Так ведь и я тебя не слышу. Старость — это когда начинаешь вспоминать. Начинаешь вспоминать, и нет на свете ни одного человека, который мог бы тебе сказать, что всё было совершенно иначе.
Натюрморт с мальчиком
Он очнулся. Он лежал на земле. Без документов, без денег, без вещей, но прижимая к себе камеру. Вокруг стояли кувшины с длинными птичьими шеями. Сине-зелёно-лиловые пронзительные горы хребтами поддерживали мятые облака, и ущелья сулили участь Икара. Это, — подумал он, — Сурамский перевал. И ещё он подумал, что пил вчера вино и слушал тосты и даже, наверное, курил траву, но это было в Тбилиси, куда его прислали из Москвы сделать фоторепортаж… О чём? И, может быть, он вовсе и не вчера был в Тбилиси — там ведь всегда произносят тосты и пьют вино, и прошлый вечер невозможно отличить от какого-то другого. Он дошёл до крошечной деревушки, где как раз делали кувшины с птичьими шеями и выставляли на продажу — встречали экскурсионные автобусы, а то, что не смогли продать сегодня, оставляли у дороги до завтра. И вот он шёл по этой крошечной деревушке с почему-то сохранившейся камерой, шёл по горячему, песочному, гончарному краю, не решаясь постучаться, попросить еды и питья и чтобы его отправили в Тбилиси. Не решался ещё и потому, что вдруг засомневался в Тбилиси — может быть, он и не был там: не мог вспомнить ни одного лица из тех, что делили с ним застолье. Но ведь он наверняка прилетел из Москвы, правда ведь, тут-то не может быть сомнений? Правда ведь?! Он слышал бесконечное «э-э, э-э, бэ-бэ» баранов, увидел, как одного из них схватили за задние ноги и поволокли, а баран жадно продолжал щипать траву… Целый день он кружил по деревне, разглядывал чёрные блестящие пуговички, оставленные на земле овцами, и вдруг совершенно точно вспомнил, эта очевидная точность обрадовала его безмерно, что когда-то давно, в старину, печи топили овечьим кизяком. И тогда он, наконец, обратился к женщине в чёрном и к стоящему рядом с ней мужчине; они стояли у калитки.

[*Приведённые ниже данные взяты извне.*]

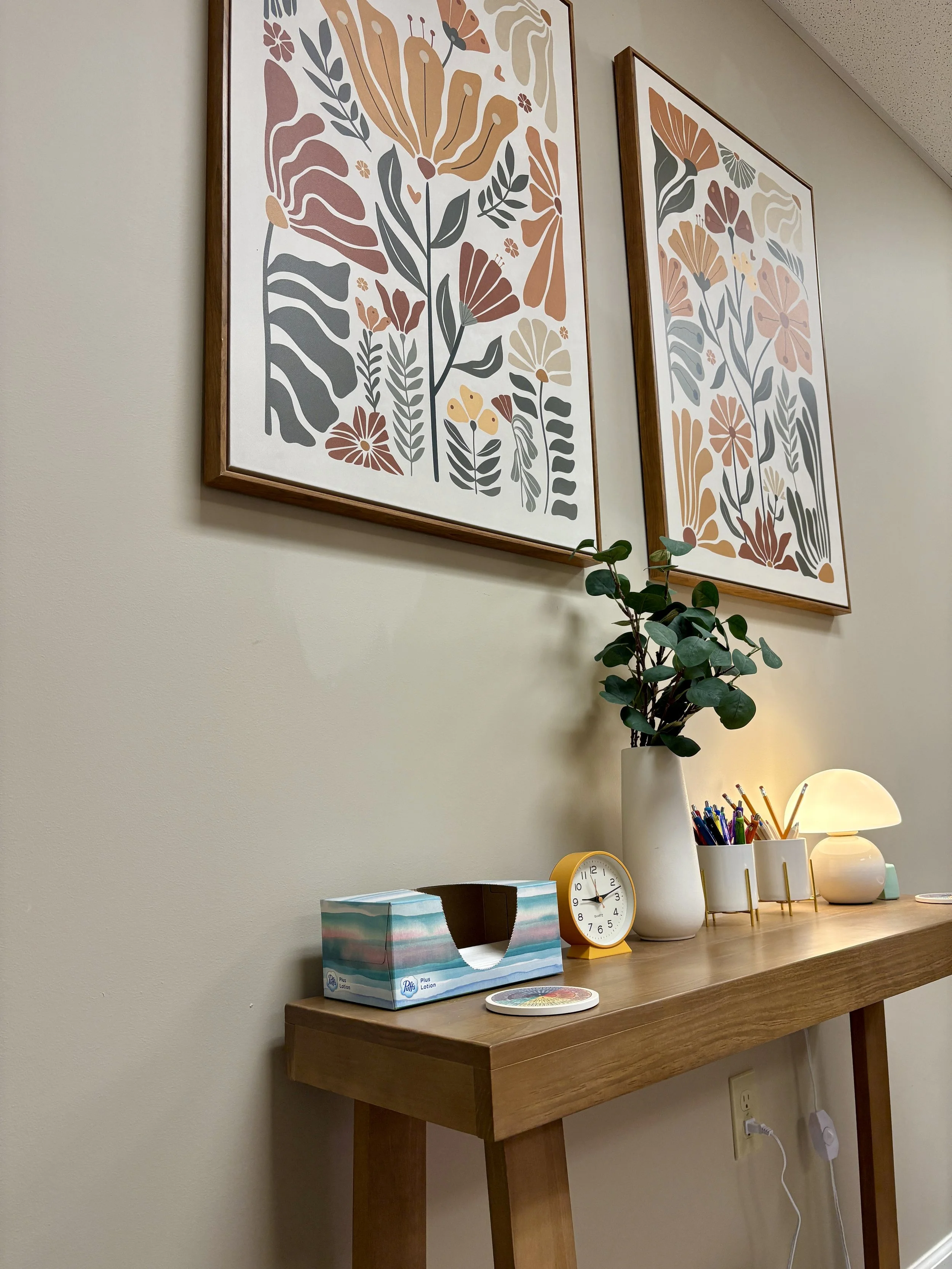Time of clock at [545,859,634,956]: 9:12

Женщина прикоснулась пальцем к камере, висевшей у него на груди. Мужчина сказал:
— Сфотографируй нашего мальчика!
За калиткой стоял домик, сложенный из булыжников, раскачивались тяжёлые гамаки винограда: пухло, животами, прислонялись к стенам и вяло отодвигались, ворочаясь во сне. Жужжала пчела, поселяя в воздухе ворсинки, мелкие тучи пыльцы и особый покой нагретого чердака.
Вымытые половицы дышали как живое дерево, раскрывая заскорузлые поры. Скатерть свешивалась со стола бахромой, которую в детстве хорошо заплетать в косички долго-долго, пока не прогонят спать.

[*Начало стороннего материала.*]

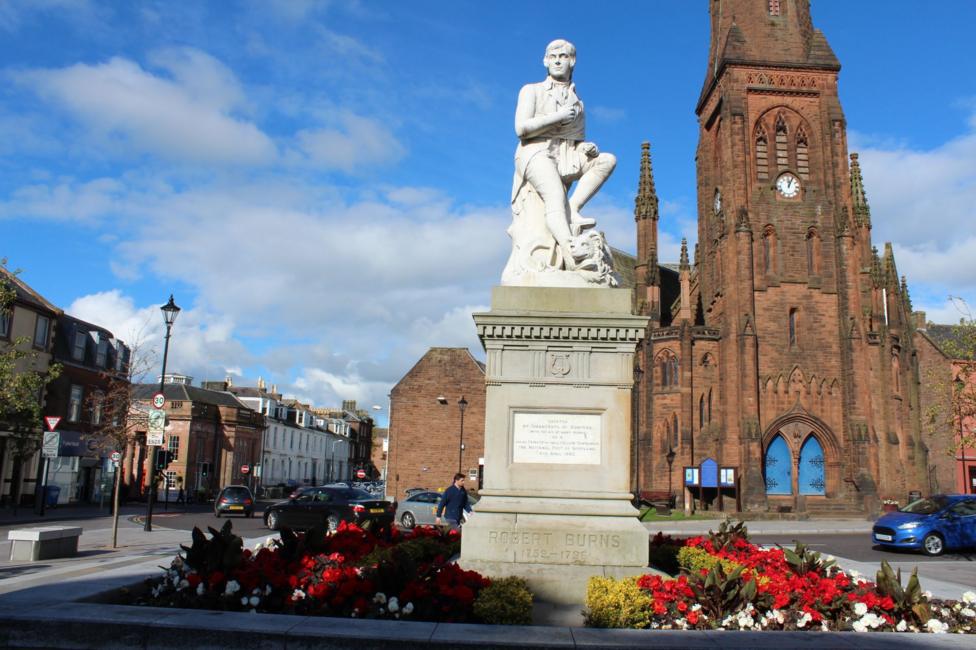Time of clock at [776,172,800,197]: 12:04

Мальчик сидел на диване, чуть ссутулившись, лет семи, в синем костюмчике, надвинув на глаза кепку. Он не шевелился, обиженно ожидая фотографической расправы. Руки были сложены на коленях, и просвет между ними походил на тёмное сердечко.
Взгляд мальчика невозможно было поймать, он ускользал от объектива, словно взгляд дикого зверя, который не хочет смотреть в глаза.
Мальчик был мёртв несколько дней; как у всех мёртвых, голова его сделалась меньше и неправильной формы, словно ждала, чтобы напитаться подземными соками и расправиться, и набухнуть от подземной воды.
Мужчина что-то сказал женщине в чёрном, она ушла и сразу вернулась с длинным блестящим ножом.
— Так получилось, — сказала женщина, — ни одного снимка не сделали при жизни, а теперь нечего повесить на стену. Снимай хорошенько.
— Пойдём со мной, — подождав, сказал мужчина. — Никто не осудит меня за то, что я зарезал убийцу своего сына.
Так и осталось на портрете: совершенно непонятно, куда смотрит мальчик, всё мимо и мимо.
Вечером
Они разъехались, но не потерялись. С первого класса сидели за одной партой. Потом как-то незаметно прошло шестьдесят лет. Один в Нью-Йорке, второй в Омске.
— Так хорошо, — говорит один, — как бывает только перед войной. Ты медленно бредёшь вдоль океана по деревянному настилу, слева волны, а справа скамеечки. На скамеечках сидят женщины, некоторые с книжечкой, а большинство просто смотрят на тебя. Они овдовели. Всю жизнь были замужем, а теперь овдовели. И не могут привыкнуть и смотрят на тебя. Тепло. Цапля моет ноги в океане. Те, что помоложе, сидят с собаками. Те, что постарше, держат кошку на руках. Но собак и кошек не так-то и много, а больше всё сидят и просто смотрят на тебя. А бывает, одна снимется со скамейки, легко подлетит к тебе и прямо так спросит: «А вам не одиноко?»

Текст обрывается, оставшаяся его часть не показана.